How many Cloud Computing platforms would you say there are today? 

Some abhor the notion of there being multiple clouds – by this thinking there is only one “cloud” in an almost Zen manner, meaning “the grid” and the ability to reach in, somewhere somehow, and use someone else’s compute capacity, web apps, services, storage, etc.  Some others, however, as Amazon and others roll out their branded ability to do that reach, are beginning to call these “clouds” — I prefer to think about them as distinct platforms enabling cloud computing, but that’s starting to become a hazy definition. 

Next week the world will hear more about Microsoft’s Mesh strategy.

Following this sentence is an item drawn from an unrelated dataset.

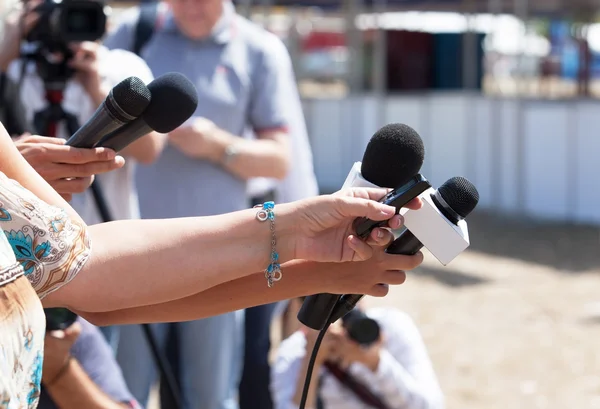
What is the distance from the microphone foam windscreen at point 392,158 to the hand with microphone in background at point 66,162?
49 cm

I feel like an observer out on a prairie on a hot summer afternoon, watching the sky as cumulo-nimbus shapes emerge and burgeon across the horizon.  The multiplicity is going to inevitably lead to feature differentiation, competitive marketing, a full hype cycle with naysayers and boosters (see Fortune magazine), down-market competition, shoddy wannabe clouds, boom and bust, market shake-out, etc. etc. – good times! 

How many such platforms (how many clouds) will there be in future?  How many should there be?  And if multiplication really occurs, is this any different from “utility computing” and aren’t we heading back to the days of the mainframe-model of time-sharing?